The conflict is not limited to eastern Ukraine. Powerful explosions were heard early Monday in Korosten, about 160 kilometers (100 miles) west of kyiv, the city’s deputy mayor said. It was the third consecutive day of apparent attacks in Zhytomyr district, Ukrainian news agencies reported.
In the Russian town of Enerhodar, 281 kilometers (174 miles) northwest of Mariupol, an explosion on Sunday injured the Moscow-appointed mayor at his residence, Ukrainian and Russian news agencies reported. Ukraine’s Unian news agency said a bomb planted by “local partisans” injured Andrei Shevchuk, 48, who lives near the Zaporizhzhia nuclear power plant, Europe’s largest.
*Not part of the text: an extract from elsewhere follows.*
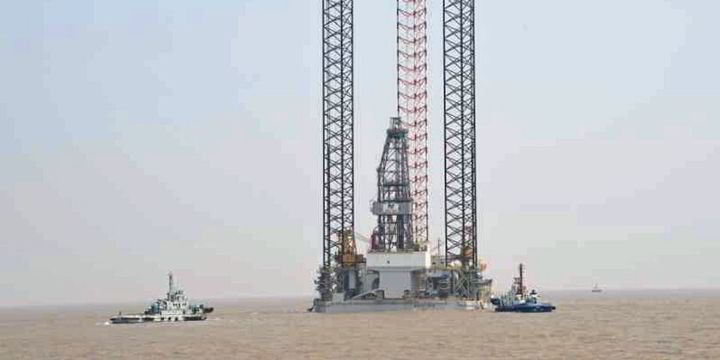 Northern Offshore wins Middle East drilling extension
Also on Monday, a Ukrainian court was due to deliver a verdict on the first Russian soldier to be tried for an alleged war crime. The 21-year-old sergeant, who admitted shooting a Ukrainian man in the head in the Sumy region on February 28, could face life in prison if convicted.
Ukrainian Prosecutor General Iryna Venediktova said her office was pursuing war crimes cases against 41 Russian soldiers for offenses including bombing civilian infrastructure, killing civilians, raping and looting.
In other developments, the first lady of Ukraine, Olena Zelenska, gave a rare interview to the national television channel ICTV alongside her husband and said that she had hardly seen him since the start of the war.
“Our family, like all Ukrainian families, is separated now,” she said, adding that she spoke to him mainly by phone.
“Unfortunately, we can’t sit together, have dinner with the whole family, talk about everything,” she said.
Zelenskyy called the interview itself a “date on the air” and the couple, who have two children, joked in front of reporters.
“We are joking, but we are really waiting, like everyone else, to be reunited, like all the families in Ukraine who are separated now, waiting for their relatives and friends who want to be together again,” he said.
Becatoros reported from Donetsk. Associated Press reporters Yuras Karmanau in Lviv, Andrea Rosa in Kharkiv and other AP staff from around the world contributed.